Voilà de mes roués en sortant du collége !
Les jeunes gens du jour ont ce travers commun
D’affubler leur candeur d’un vêtement d’emprunt,
De faire les lurons à qui rien n’en impose,
Et dont l’œil voit d’abord le fond de toute chose ;
De ne pas sembler neufs sottement occupés,
Ils mettent de l’orgueil à se croire trompés,
Perdant ainsi, pour feindre un peu d’expérience,
La douceur d’être jeune et d’avoir confiance !


C’est là du bon style ; mais il est fâcheux encore que toutes les saines pensées et les maximes justes de la pièce se trouvent rejetées dans la bouche de ce triste Féline, et qu’elles s’y trouvent (notez-le), non pas comme des ressorts de son rôle, mais à titre même de choses justes ; il devient ainsi par momens une manière d’Ariste véritable ; c’est Tartufe et Cléante mis en un, s’il est permis d’amener ici ces grands noms. — N’oublions pourtant pas d’ajouter que l’oncle Bridaine, si bien joué par Provost, et qui rentre dans les anciennes données comiques, est excellent : il prête aux meilleures scènes de l’ouvrage, et le second acte lui a dei son espèce de succès. La petite Juliette aussi a son accent à elle, vraiment ingénu.

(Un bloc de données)
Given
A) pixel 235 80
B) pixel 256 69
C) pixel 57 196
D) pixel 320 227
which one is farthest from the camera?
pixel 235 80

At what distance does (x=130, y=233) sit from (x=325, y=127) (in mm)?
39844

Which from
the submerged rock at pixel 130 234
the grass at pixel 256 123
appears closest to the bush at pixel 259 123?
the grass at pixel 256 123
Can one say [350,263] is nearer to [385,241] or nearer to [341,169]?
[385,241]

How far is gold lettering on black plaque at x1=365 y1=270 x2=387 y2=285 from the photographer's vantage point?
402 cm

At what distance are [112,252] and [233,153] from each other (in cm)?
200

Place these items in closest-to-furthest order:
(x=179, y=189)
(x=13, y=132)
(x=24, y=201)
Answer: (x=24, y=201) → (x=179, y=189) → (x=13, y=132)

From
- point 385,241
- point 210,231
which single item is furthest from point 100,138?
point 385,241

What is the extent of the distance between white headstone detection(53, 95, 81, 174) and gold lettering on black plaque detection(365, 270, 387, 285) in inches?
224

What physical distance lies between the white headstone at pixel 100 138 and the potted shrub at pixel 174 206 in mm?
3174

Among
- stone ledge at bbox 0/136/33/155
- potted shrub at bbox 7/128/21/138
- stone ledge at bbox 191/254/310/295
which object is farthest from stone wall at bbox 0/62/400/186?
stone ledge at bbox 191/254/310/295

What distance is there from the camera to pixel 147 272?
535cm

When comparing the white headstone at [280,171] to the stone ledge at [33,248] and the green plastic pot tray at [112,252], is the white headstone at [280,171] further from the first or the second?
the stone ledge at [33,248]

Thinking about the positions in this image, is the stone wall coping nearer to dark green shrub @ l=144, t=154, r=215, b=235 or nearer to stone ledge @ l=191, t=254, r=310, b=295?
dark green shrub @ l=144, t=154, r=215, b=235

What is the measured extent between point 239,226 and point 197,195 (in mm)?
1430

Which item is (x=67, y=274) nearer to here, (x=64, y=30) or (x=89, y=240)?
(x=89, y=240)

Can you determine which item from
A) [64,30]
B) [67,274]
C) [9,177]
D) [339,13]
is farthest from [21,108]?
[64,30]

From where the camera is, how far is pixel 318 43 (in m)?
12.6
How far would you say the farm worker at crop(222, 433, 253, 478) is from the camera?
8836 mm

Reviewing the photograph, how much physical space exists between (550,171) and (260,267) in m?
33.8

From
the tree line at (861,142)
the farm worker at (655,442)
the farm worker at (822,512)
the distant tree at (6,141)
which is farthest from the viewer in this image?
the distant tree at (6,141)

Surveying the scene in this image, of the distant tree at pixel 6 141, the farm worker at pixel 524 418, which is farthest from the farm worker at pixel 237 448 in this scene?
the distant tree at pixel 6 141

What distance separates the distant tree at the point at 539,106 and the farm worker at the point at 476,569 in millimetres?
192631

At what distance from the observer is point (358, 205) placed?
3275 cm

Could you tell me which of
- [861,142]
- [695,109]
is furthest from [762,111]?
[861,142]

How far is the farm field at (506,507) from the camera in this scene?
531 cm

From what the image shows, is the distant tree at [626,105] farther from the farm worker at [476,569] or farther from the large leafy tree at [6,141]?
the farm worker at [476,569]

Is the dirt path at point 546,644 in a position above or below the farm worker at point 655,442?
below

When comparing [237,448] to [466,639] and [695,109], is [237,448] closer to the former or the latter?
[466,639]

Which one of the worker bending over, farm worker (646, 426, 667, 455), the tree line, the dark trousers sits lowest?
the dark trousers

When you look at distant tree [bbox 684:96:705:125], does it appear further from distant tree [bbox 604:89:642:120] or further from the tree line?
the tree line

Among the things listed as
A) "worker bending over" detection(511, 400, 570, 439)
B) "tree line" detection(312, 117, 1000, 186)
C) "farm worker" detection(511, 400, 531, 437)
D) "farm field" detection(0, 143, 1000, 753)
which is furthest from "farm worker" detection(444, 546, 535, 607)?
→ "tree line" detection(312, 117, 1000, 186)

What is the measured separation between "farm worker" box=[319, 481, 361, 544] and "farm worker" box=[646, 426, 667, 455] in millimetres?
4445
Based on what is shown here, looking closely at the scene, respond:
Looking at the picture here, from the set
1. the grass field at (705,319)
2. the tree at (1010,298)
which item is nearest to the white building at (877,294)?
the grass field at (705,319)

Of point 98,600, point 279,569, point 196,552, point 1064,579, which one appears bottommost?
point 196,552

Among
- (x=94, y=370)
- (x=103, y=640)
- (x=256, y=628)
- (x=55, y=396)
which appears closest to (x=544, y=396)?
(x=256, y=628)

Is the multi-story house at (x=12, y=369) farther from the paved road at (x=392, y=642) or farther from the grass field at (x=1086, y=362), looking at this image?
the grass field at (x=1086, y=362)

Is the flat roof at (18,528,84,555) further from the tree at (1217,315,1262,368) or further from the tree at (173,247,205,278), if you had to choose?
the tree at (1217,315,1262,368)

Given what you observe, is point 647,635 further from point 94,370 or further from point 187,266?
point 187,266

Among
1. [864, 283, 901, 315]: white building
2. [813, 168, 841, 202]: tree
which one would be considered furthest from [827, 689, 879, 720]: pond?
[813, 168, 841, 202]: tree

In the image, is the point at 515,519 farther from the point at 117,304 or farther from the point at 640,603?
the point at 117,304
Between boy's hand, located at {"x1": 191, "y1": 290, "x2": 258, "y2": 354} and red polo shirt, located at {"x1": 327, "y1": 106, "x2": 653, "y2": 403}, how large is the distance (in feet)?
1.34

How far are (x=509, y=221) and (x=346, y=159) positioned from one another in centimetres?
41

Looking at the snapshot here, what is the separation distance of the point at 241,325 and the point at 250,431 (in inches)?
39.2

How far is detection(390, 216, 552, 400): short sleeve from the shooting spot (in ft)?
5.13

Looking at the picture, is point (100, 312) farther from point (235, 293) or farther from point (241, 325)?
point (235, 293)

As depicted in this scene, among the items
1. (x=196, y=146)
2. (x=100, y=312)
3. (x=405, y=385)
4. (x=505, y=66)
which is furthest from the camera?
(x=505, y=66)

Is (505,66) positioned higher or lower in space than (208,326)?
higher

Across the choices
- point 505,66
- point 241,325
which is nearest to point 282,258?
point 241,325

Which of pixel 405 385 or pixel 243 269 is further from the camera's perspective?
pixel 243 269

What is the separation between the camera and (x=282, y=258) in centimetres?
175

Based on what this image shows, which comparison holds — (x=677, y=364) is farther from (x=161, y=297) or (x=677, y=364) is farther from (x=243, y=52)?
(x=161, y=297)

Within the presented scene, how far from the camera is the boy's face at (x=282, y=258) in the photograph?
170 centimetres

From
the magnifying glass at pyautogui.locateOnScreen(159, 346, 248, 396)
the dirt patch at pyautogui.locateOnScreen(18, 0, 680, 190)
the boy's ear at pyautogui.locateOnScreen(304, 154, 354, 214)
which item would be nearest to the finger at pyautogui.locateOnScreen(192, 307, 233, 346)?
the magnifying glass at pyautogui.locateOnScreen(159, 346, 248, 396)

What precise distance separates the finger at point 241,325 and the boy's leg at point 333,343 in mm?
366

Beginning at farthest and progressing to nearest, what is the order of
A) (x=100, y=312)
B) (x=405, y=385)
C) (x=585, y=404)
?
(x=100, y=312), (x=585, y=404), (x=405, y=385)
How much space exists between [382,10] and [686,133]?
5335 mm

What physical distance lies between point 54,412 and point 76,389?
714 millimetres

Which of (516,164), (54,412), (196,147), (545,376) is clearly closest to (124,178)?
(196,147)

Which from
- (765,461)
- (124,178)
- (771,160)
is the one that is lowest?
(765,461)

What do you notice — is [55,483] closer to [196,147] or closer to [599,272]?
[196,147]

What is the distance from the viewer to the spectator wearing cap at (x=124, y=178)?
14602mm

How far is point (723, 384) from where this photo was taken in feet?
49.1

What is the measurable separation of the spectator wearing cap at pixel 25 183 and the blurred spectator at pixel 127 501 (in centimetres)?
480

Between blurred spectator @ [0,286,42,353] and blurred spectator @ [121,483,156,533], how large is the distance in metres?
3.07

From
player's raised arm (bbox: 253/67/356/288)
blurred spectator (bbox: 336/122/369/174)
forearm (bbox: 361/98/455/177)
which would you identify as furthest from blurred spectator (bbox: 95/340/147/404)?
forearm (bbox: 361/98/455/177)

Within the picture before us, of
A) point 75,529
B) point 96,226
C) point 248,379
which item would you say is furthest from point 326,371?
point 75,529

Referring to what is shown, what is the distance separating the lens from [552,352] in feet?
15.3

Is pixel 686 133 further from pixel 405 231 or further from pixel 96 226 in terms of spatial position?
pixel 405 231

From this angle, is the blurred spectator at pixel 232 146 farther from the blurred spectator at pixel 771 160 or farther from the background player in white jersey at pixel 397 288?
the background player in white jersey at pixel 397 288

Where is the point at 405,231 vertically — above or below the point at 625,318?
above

Consigne écrite A — Résumez en deux phrases l’extrait de critique théâtrale.
Consigne écrite B — Recopiez à l’identique une partie de l’extrait de critique théâtrale, en commençant par « Voilà de mes » et en allant jusqu’à « et d’avoir confiance ! ».

Réponse attendue A — L’extrait s’ouvre sur des vers reprochant aux jeunes gens de feindre l’expérience, perdant ainsi la douceur d’être jeune et d’avoir confiance, puis juge ce style bon tout en regrettant que les pensées justes de la pièce soient placées dans la bouche de Féline. Il salue toutefois l’oncle Bridaine, joué par Provost, comme excellent, et reconnaît à la petite Juliette un accent vraiment ingénu.

Réponse attendue B —
Voilà de mes roués en sortant du collége !
Les jeunes gens du jour ont ce travers commun
D’affubler leur candeur d’un vêtement d’emprunt,
De faire les lurons à qui rien n’en impose,
Et dont l’œil voit d’abord le fond de toute chose ;
De ne pas sembler neufs sottement occupés,
Ils mettent de l’orgueil à se croire trompés,
Perdant ainsi, pour feindre un peu d’expérience,
La douceur d’être jeune et d’avoir confiance !